Thursday, 31 May 2007

[Tips.002] Ask you builder not to fasten/fix the skirting boards if you are installing timber floors latter

Everyone likes to have timber floors in her/his new house. Problem is, project home builders charged a lot for that. So far, we haven't seen many owners installing timber floor with the builder. Most of them just leave the floor as it is, and then install timber/carpet or other floor coverings after hand-over, and that's what we planned to do as well. After a few discussions with some new home owners, we found a common problem - the skirting board.

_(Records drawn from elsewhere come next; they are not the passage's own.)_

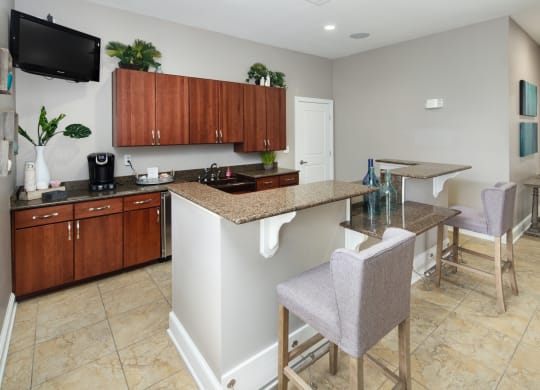 a kitchen with a bar and a dining area with chairs
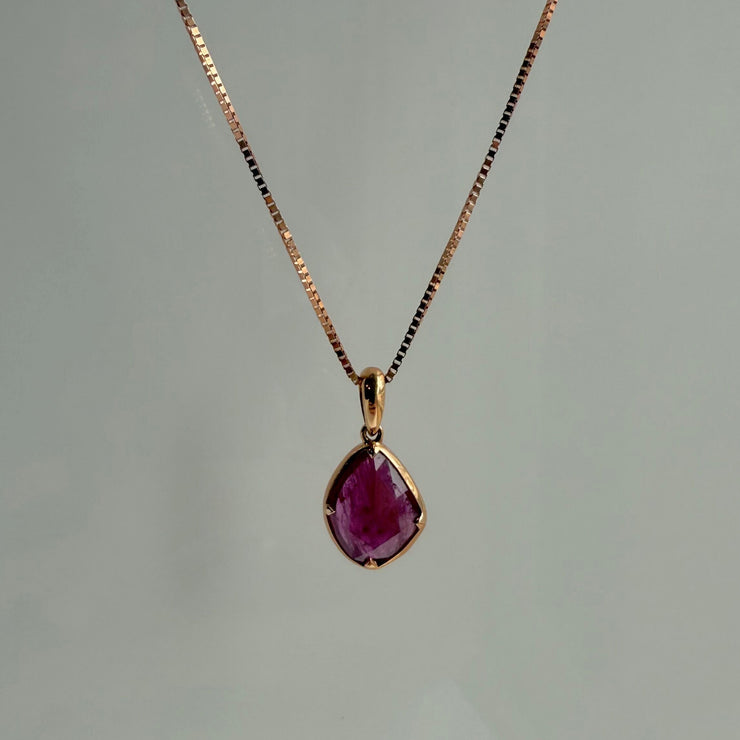 Elegant ruby slice pendant necklace in rose gold, perfect for layering or as a statement piece.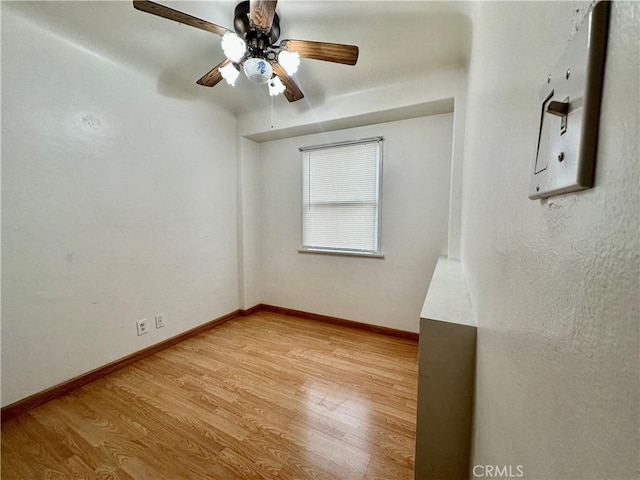 spare room featuring light wood finished floors, ceiling fan, and baseboards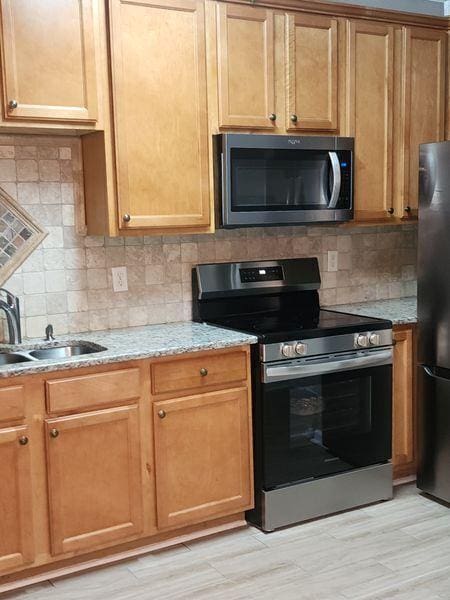 5449 Festival Ave, Fairburn, GA 30213 - kitchen featuring stainless steel appliances, a sink, tasteful backsplash, and light stone countertops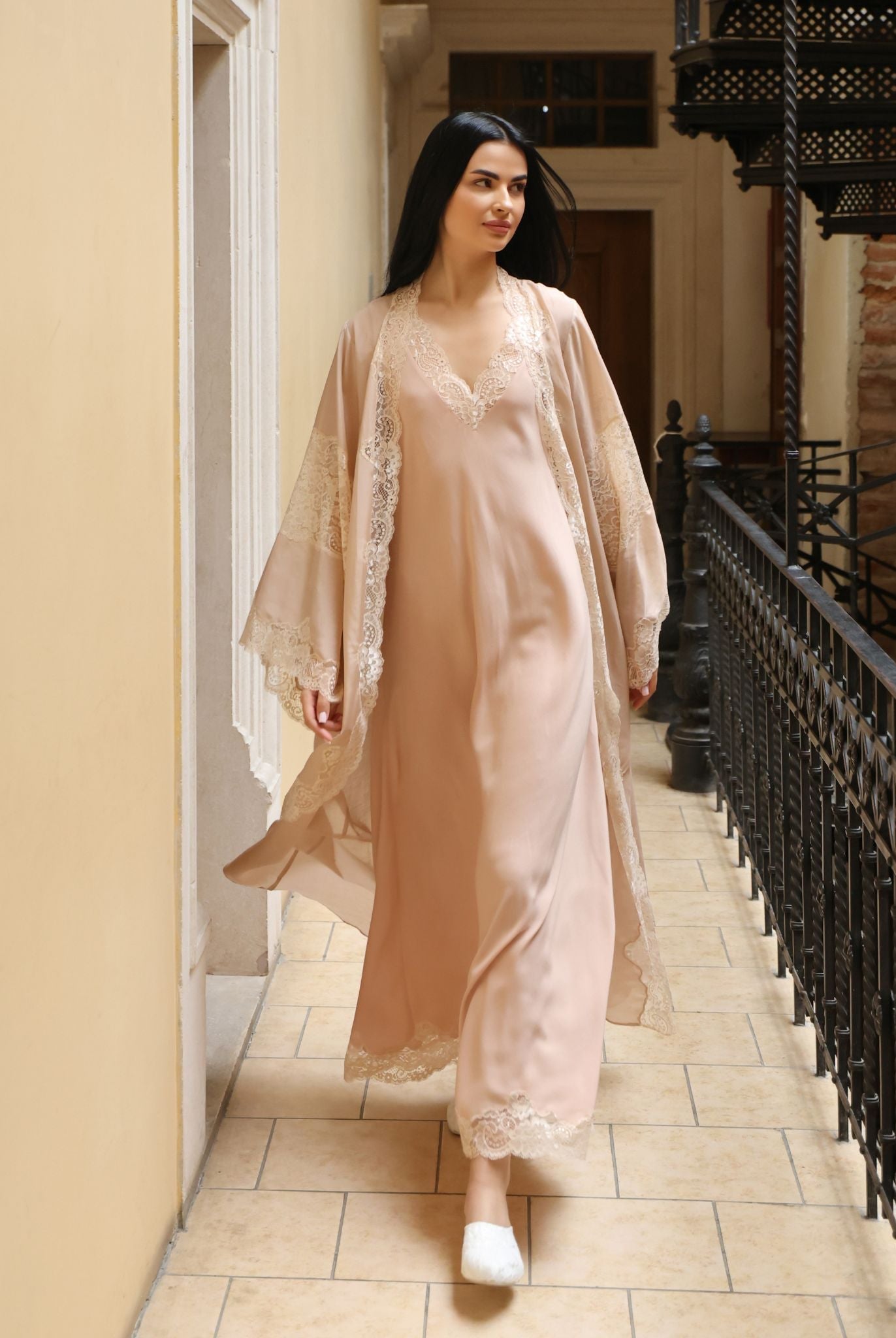 A dynamic motion shot of the Robe and Nightgown Set, capturing the breathability and effortless style of the silk-cotton fabric.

Project home builders always fasten/nailed the skirting board and have it painted before the hand-over. Unfortunately when the flooring people tried to install the timber floors, the skirting boards need to come off, otherwise the edges under the wall won't be covered properly. And yes, that could easily damage your brand new wall - also don't forget that it's every single wall surrounding the area you are installing timber floors!

Yes, there's another option - to install an extra edging in front of the skirting boards. Well, you then get an extra layer under every surrounding wall. Personally, I don't think that looks good, but it's one possible solution.

We also tried to ask the builder to leave the walls as it is and don't install any skirting board in the whole house. Guess how much credit for that? Less than $350! Yes I am not joking. They charge you arms and legs for any variation, and only give you peanuts if you ask for any credit. That's how these project home builders make money...

Finally, the last option is the recommended one: ask the builder not to fasten/fix the skirting boards. Just use a few nails to "tack" it (tacked skirting). Unfortunately not many builders are willing to do that. Domaine, Clarendon, Bellmarch all said no. Our builder has no problem with that, but even though we have been talking about this since day 1, we made a big mistake - we didn't get it written into the tender!! When we latter discovered this, they want to charge us $400 for that. We fought very hard for it, but as all drawings are done and approved, colour selection also almost done, we can't do much about that.

This is another lesson we learned - try to get everything covered and negotiate the price with the sales at the beginning. When it comes to the colour selection or latter stage, you are already hooked and lost most of your bargain power. The sales are more willing to negotiate as they are trying to get your business.